# Honey in lotions



## Pepper (Mar 25, 2012)

Just wondering if anyone has tried subbing honey for all or part of the water in lotions.


----------



## judymoody (Mar 25, 2012)

It will be more difficult to preserve if you use honey.  If you try it, I'd keep it to a small %

I haven't used it in lotion for that reason.  But there's a legendary lotion recipe on the web that uses honey and apple cider vinegar that people rave over.


----------



## itunu (Mar 26, 2012)

I agree with Judymoody.  If I were to try it I would make sure I used the lotion within a day or two of making it.  I think it would be very sticky though so why not use glycerin as the humectant instead?  

See this post for some more info -

http://swiftcraftymonkey.blogspot.co.uk ... ctant.html

The above website contains some very good tutorials on making lotion.


----------



## Pepper (Mar 26, 2012)

Thanks for that.  I'll make sure I only make a small amount, and use it within a few days.    I'll have to do it, because I'm one of those people who loves to experiment.  I don't mind if things don't turn out properly, as I only make them for myself, but sometimes I just HAVE to do it :!:


----------



## retmcp (Mar 26, 2012)

*Honey in lotion*

Hello, I use a small amount of honey in one of my lotions and it is my most stable and my most favourite to use. A lot of people think it will be sticky but it is smooth and beautiful, with a touch of honey aroma.


----------



## Pepper (Mar 26, 2012)

Thanks retmcp.  I've often found conflicting information regarding lotions and soapmaking.  I think we all have our own ideas of how things are done, and just because they're different, doesn't mean they're wrong, or they won't work.  Glad to know you've found honey a good addition.  Thanks again.


----------



## itunu (Mar 26, 2012)

Yes there is a lot of conflicting information on lotions etc so it's so important to get your info from a good source.

Swiftcraftymonkey is generally considered a good, reliable source of info - her blog is brilliant and well respected.

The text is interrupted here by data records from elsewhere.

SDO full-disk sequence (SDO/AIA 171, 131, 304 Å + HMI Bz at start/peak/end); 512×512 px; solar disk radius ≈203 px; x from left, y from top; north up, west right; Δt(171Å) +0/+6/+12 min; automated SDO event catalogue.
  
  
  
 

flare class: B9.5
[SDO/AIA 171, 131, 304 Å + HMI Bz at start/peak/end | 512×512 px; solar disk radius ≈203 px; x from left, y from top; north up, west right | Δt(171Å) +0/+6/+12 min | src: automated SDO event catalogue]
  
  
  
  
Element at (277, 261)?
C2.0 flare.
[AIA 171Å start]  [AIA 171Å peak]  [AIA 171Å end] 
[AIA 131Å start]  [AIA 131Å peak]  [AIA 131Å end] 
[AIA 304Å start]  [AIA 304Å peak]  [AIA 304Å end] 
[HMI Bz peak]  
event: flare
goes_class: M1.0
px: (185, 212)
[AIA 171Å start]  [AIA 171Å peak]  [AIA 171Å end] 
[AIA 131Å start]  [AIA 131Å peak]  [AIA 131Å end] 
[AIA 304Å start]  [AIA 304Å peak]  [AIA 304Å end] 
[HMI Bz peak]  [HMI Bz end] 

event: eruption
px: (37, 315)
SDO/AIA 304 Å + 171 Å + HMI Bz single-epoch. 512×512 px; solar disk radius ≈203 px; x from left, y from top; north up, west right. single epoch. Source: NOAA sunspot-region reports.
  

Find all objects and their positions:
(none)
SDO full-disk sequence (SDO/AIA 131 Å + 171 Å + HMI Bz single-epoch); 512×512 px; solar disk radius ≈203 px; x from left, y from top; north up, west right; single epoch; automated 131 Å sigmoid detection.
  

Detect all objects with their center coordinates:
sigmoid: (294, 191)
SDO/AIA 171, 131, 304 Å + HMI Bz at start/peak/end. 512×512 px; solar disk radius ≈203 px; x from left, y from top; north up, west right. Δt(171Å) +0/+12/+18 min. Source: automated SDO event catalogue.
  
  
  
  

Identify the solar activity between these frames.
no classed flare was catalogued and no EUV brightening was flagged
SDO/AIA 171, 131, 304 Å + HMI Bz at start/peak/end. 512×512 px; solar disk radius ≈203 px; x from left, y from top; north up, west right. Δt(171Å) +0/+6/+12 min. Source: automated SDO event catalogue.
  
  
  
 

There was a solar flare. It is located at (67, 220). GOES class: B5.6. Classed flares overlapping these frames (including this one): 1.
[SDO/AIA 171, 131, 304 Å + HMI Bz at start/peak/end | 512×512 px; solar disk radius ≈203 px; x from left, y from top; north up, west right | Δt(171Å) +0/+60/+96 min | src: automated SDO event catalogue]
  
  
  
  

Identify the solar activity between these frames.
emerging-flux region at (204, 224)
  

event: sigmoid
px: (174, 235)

http://www.thedishforum.com is another good forum for bath & body - Swift is a regular there.


----------



## retmcp (Mar 26, 2012)

I had a peek at your blog and see you know Aussie Soaps over there in WA. The honey in lotion recipe comes from their book and they suggest 5%. regards Loretta


----------



## Pepper (Mar 26, 2012)

Thanks Loretta.   I didn't think to look at Aussie's on site recipes.   Everyone on this forum is so helpful, you know you'll always get a reply to whatever you want to know.  
Thanks again everyone.


----------



## AndreaBianchi (Mar 27, 2012)

I have tried several creams on liquid lotions and they came out OK, but their shelf life was pretty short unless you added quite a bit of preservative. I switched to a Shea butter,cocoa butter,almond oil,beeswax formula for lotion bars that works really well, lasts a really long time and is easy to store. It will be a nice lotion with plain coconut oil (if it's virgin it's even better, you will have some of that gorgeous smell too!). Then you can play around and substitute with all kinds of oils and butters . I was afraid in the beginning that I might ruin the cream if I did not use the exact ingredients, but I have learned better.

Regards,
Andrea


----------



## MychelleC (Mar 28, 2012)

I think honey can be nice at 3%, but I will say that the only lotion I have ever had turn moldy had 5% honey in it.  It went fast and it was well-preserved.  I use glycerin and honeyquat instead.  But I understand the need to experiment!


----------



## Mellifera (Apr 5, 2012)

A little honey in a recipe with no water is ok. But, speaking as a beekeeper, water is the enemy of honey. Honey, by itself, in a closed jar will not spoil or mold. It's slightly acidic, and has some natural peroxide in it, snd the low moisture content doesn't allow beasties to grow. 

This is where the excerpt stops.